Twitter users stage 48-hour walkout over response to Wiley’s antisemitic tweets | Science & Tech News
[ad_1]
Twitter users including celebrities and politicians are staging a 48-hour walkout over the company’s perceived inaction to address antisemitic tweets made by grime artist Wiley.
Police are currently investigating a series of antisemitic comments posted by the musician, 41, whose real name is Richard Cowie, on his social media accounts this weekend.
Fellow musicians Sophie Ellis-Bextor and Jessie Ware, as well as actors Jason Isaacs and Tracy-Ann Oberman, and a number of politicians have pledged to boycott Twitter for 48 hours from 9am on Monday morning.
The is being promoted on Twitter using the hashtag #NoSafeSpaceForJewHate.
Home Secretary Priti Patel demanded an explanation from Twitter and Instagram over the length of time it took the companies to remove the “abhorrent” posts made by Wiley.
The home secretary tweeted on Sunday: “The antisemitic posts from Wiley are abhorrent.
“They should not have been able to remain on Twitter and Instagram for so long and I have asked them for a full explanation.
“Social media companies must act much faster to remove such appalling hatred from their platforms.”
It comes after his management company, A-List Management, “cut all ties” – while Twitter banned him for seven days.
Wiley posted a screenshot on Instagram, showing he had been given an hours-long Twitter ban.
But he was back online later on Saturday morning, and after he resumed tweeting, he was given a seven-day ban from the platform.

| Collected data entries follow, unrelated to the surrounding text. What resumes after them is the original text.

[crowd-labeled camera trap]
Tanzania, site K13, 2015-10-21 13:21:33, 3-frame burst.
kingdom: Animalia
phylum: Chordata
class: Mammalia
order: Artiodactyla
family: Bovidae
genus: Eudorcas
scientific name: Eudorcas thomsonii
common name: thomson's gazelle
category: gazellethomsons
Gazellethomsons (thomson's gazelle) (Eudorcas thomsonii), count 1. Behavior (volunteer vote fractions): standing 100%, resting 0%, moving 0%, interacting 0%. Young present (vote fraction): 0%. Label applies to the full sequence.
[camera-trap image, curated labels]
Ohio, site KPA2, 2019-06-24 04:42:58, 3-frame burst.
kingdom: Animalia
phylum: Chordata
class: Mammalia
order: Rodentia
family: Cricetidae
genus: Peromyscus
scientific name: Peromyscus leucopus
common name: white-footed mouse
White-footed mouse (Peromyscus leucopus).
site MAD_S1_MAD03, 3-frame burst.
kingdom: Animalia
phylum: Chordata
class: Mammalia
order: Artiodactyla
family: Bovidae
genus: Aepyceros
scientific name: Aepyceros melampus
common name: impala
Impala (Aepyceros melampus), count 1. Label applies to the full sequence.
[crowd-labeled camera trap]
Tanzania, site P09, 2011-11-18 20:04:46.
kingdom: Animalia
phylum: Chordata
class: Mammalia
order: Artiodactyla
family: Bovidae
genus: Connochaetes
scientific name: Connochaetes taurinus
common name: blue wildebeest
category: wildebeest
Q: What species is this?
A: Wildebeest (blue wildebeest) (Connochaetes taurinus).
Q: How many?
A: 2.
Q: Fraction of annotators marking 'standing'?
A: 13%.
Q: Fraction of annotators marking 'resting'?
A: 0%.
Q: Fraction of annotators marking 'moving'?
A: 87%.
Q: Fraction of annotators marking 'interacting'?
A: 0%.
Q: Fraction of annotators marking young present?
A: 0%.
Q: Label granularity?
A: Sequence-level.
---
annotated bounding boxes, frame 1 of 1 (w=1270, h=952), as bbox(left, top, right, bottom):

He also posted a video on Instagram in which he said “crawl out from under your little rocks and defend your Jewish privilege”.
Twitter was accused of “ignoring antisemitism” because the tweets were still visible 12 hours after they were first posted on Friday. Some have now been removed.
In a statement Twitter said: “Our mission is to serve the public conversation and ensure Twitter is a place where people can make human connections, seek and receive authentic and credible information, and express themselves freely and safely.
“We have developed policies and platform capabilities designed to protect and serve the public conversation, and as always, are committed to amplifying voices from underrepresented communities and marginalised groups,” the company added.
The artist’s now former manager, John Woolf, who is Jewish, wrote on Twitter: “Following Wiley’s antisemitic tweets today we at @A_ListMGMT have cut all ties with him. There is no place in society for antisemitism.”
The Campaign Against Antisemitism said it would be contacting the Cabinet Office to ask that the award of an MBE for services to music given to Wiley is revoked.
In January, Wiley brought Stormzy’s mother into an online feud between the two British rappers, threatening to “rip that weave off her head” in a new track.
Wiley criticised Stormzy for working with Ed Sheeran on their single, Own It, the first number one of 2020.